[Information provided — start]
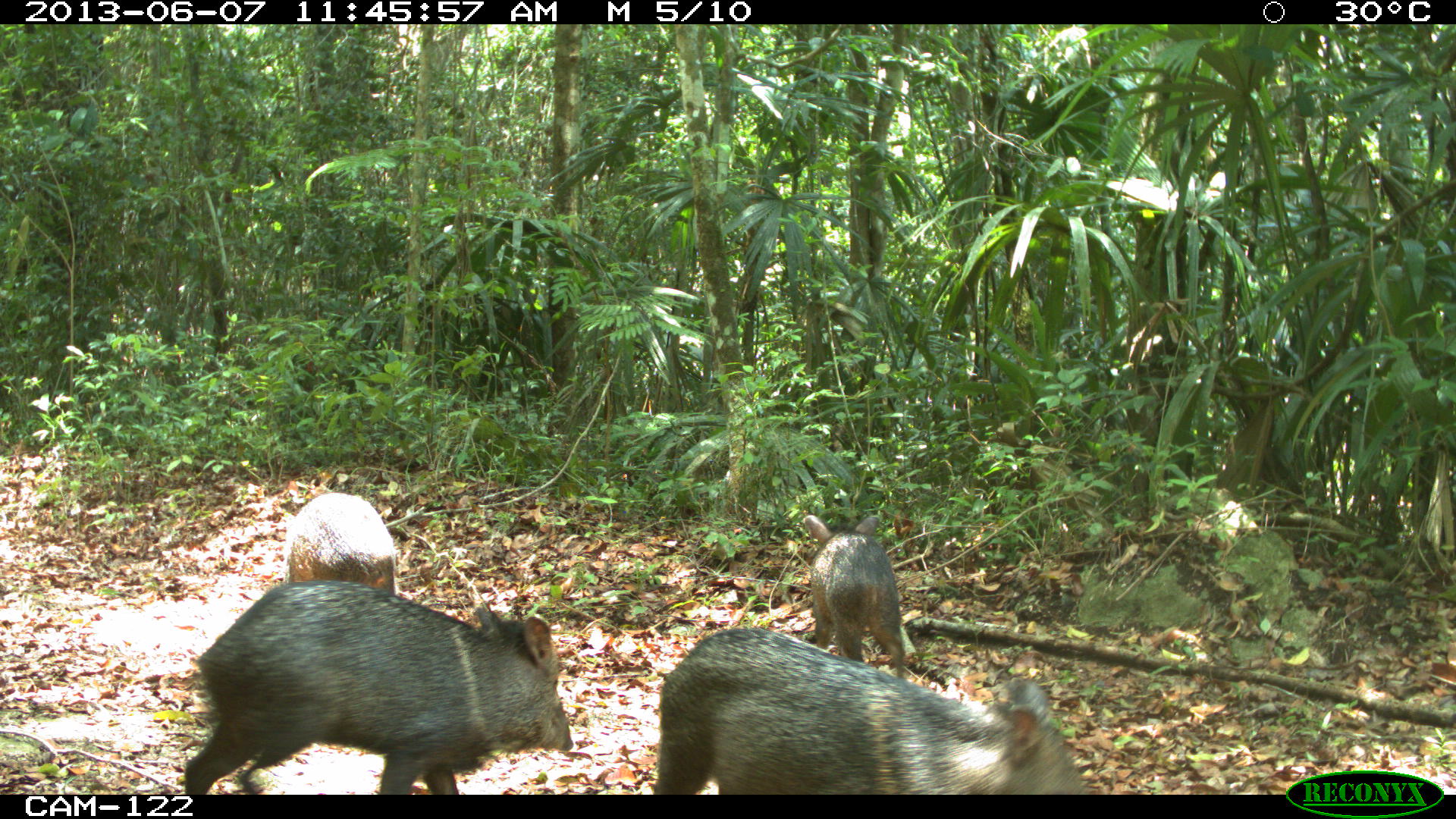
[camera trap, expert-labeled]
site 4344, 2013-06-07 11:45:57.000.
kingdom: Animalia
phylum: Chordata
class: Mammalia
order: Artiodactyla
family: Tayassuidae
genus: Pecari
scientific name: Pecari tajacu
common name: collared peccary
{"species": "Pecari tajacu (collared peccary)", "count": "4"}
[Information provided — finish]
## What you have to do
Leave out the images and copy all remaining data word for word.

## Result of this exercise
[camera trap, expert-labeled]
site 4344, 2013-06-07 11:45:57.000.
kingdom: Animalia
phylum: Chordata
class: Mammalia
order: Artiodactyla
family: Tayassuidae
genus: Pecari
scientific name: Pecari tajacu
common name: collared peccary
{"species": "Pecari tajacu (collared peccary)", "count": "4"}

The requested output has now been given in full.